The other big name in Bulgarian space exploration is Aleksandar Aleksandrov, another Air Force soldier turned cosmonaut. He is 65 years old today and works as Deputy Director of the Institute of Space Research for the Bulgarian Academy of Sciences.

In early 1978, more than a year before Kakalov blasted off, Aleksandrov was selected as a research cosmonaut, out of six Bulgarian semifinalists, two of whom were killed in 1977. Chavdar Dyurov and Ventsislav Yotov died during a trial flight, when their L-29 training aircraft crashed.

Aleksandrov had been Kakalov’s (or Ivanov’s) backup for Soyuz 33. But he would not experience the final frontier until 1988. On June 7th of that year, only months before communism collapsed, he took off as part of the three-man crew on Soyuz TM-5. They actually managed to dock to MIR and stayed in space for a total of 10 days. Aleksandrov had a room with a view up there.

Other than that, Bulgaria dealt with radiation monitoring experiments aboard the International Space Station and space greenhouses on MIR.

Is Bulgaria a space nation?
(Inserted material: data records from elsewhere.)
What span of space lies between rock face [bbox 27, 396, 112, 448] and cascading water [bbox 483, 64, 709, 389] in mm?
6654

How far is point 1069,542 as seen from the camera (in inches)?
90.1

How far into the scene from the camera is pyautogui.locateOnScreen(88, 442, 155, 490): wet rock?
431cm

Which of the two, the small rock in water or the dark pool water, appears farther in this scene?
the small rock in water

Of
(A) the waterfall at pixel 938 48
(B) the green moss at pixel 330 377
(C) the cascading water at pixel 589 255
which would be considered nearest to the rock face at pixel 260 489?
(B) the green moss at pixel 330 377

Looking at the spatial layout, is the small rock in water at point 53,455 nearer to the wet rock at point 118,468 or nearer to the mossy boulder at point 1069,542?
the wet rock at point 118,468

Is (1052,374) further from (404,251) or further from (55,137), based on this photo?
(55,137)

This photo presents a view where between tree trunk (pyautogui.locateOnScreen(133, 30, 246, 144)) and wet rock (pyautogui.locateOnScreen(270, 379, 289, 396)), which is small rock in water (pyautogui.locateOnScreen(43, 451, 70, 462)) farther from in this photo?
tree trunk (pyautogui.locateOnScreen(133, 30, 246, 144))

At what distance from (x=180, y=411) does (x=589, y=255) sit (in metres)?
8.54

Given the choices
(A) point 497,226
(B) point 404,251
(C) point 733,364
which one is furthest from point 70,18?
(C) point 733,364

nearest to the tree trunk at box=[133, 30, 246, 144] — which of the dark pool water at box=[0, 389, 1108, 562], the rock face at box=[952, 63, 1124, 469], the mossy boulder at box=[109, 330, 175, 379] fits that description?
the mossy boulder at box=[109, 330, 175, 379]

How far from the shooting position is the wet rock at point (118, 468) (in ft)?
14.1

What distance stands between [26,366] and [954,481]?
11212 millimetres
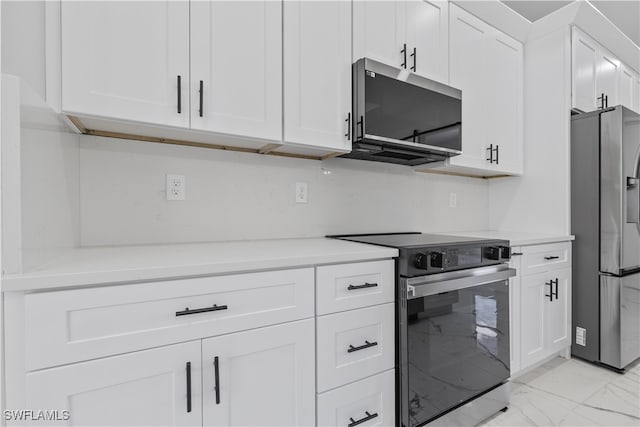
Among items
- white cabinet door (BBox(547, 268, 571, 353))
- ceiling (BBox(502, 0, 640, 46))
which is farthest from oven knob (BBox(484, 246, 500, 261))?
ceiling (BBox(502, 0, 640, 46))

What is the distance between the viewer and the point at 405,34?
1.82 meters

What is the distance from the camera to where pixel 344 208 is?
6.56ft

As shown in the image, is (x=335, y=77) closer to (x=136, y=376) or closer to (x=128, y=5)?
(x=128, y=5)

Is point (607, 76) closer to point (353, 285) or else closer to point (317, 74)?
point (317, 74)

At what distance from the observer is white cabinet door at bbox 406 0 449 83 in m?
1.85

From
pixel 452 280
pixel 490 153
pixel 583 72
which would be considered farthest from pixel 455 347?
pixel 583 72

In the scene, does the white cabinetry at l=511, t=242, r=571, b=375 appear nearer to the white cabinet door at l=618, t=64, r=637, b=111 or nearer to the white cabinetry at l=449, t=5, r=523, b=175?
the white cabinetry at l=449, t=5, r=523, b=175

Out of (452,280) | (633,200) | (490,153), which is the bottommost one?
(452,280)

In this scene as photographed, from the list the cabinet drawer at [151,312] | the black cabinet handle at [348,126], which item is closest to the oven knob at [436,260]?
the cabinet drawer at [151,312]

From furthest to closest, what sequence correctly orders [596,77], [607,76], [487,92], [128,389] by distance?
[607,76]
[596,77]
[487,92]
[128,389]

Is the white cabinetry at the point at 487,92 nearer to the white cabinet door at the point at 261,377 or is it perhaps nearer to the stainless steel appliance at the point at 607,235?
the stainless steel appliance at the point at 607,235

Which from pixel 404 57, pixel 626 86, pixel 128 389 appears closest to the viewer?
pixel 128 389

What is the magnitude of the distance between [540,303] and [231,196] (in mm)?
2101

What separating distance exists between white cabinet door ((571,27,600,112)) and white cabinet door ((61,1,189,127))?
2.71 meters
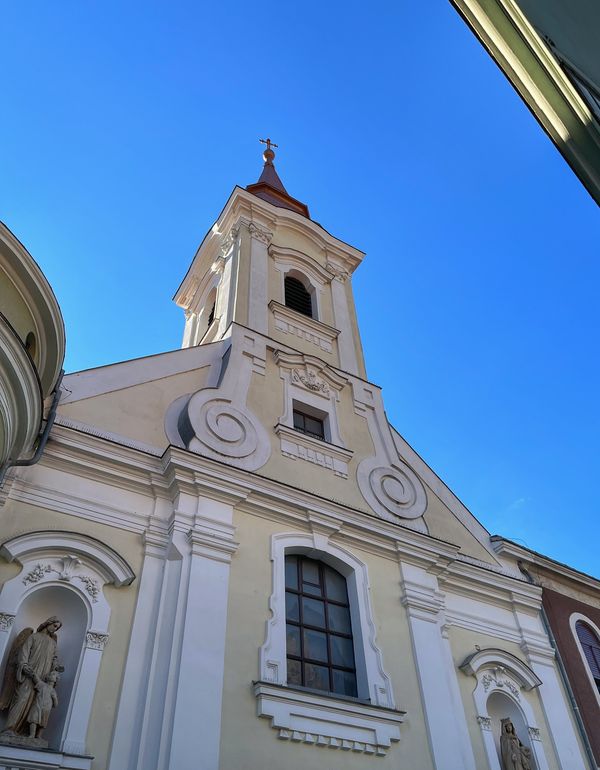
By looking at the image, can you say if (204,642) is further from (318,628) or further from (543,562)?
(543,562)

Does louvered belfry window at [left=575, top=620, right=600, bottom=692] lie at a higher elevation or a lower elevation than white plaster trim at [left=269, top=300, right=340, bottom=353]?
lower

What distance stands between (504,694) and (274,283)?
9726 millimetres

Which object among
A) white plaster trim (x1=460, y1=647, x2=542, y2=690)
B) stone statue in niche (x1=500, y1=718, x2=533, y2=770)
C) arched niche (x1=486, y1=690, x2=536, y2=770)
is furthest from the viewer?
white plaster trim (x1=460, y1=647, x2=542, y2=690)

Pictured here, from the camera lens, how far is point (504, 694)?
11.8 metres

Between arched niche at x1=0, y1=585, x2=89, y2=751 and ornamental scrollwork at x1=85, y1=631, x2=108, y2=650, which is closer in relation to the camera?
arched niche at x1=0, y1=585, x2=89, y2=751

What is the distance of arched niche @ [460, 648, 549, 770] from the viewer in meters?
11.3

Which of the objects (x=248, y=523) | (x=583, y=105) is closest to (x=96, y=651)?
(x=248, y=523)

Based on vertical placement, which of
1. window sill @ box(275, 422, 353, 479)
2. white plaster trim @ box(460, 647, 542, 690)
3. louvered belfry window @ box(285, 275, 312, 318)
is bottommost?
white plaster trim @ box(460, 647, 542, 690)

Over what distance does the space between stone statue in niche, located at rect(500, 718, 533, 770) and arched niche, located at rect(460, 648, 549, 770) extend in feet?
0.37

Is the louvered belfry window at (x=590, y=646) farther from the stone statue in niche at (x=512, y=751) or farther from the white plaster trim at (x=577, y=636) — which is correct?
the stone statue in niche at (x=512, y=751)

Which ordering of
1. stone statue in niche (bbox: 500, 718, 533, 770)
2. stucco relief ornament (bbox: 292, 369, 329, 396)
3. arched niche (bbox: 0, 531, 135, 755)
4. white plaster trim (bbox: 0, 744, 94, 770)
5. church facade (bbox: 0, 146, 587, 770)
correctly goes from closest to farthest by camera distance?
white plaster trim (bbox: 0, 744, 94, 770), arched niche (bbox: 0, 531, 135, 755), church facade (bbox: 0, 146, 587, 770), stone statue in niche (bbox: 500, 718, 533, 770), stucco relief ornament (bbox: 292, 369, 329, 396)

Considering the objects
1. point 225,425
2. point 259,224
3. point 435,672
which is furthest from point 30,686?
point 259,224

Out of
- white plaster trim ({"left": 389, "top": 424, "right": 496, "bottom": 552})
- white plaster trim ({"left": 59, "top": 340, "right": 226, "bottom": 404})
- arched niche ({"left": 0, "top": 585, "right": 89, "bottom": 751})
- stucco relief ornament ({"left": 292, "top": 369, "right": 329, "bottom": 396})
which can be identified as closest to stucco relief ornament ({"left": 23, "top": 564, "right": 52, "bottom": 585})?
arched niche ({"left": 0, "top": 585, "right": 89, "bottom": 751})

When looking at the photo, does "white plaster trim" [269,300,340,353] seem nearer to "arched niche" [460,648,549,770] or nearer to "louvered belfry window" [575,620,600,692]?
"arched niche" [460,648,549,770]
Yes, if we consider the country’s contributions, but no, in the sense that Bulgaria does not have rockets or spacecraft of its own, and never did. Neither did or does Bulgaria have a space agency or satellites.

But that commercial satellite project is interesting, because it shows what the industry is capable of today. It also highlights what privately owned space flight companies such as SpaceX can do. That one was founded by Elon Musik of Tesla, and they are the ones who are providing the used Falcon 9 rocket, which will take BulgariaSat-1 to space.

Once (and if) it arrives, the commercial, Bulgarian satellite will use its own thrusters, in order to reach its orbit, located some 36,000 kilometers from Cape Canaveral, from Sofia, from Earth. BulgariaSat-1 will deliver lots of TV channels in HD quality, and in living colour.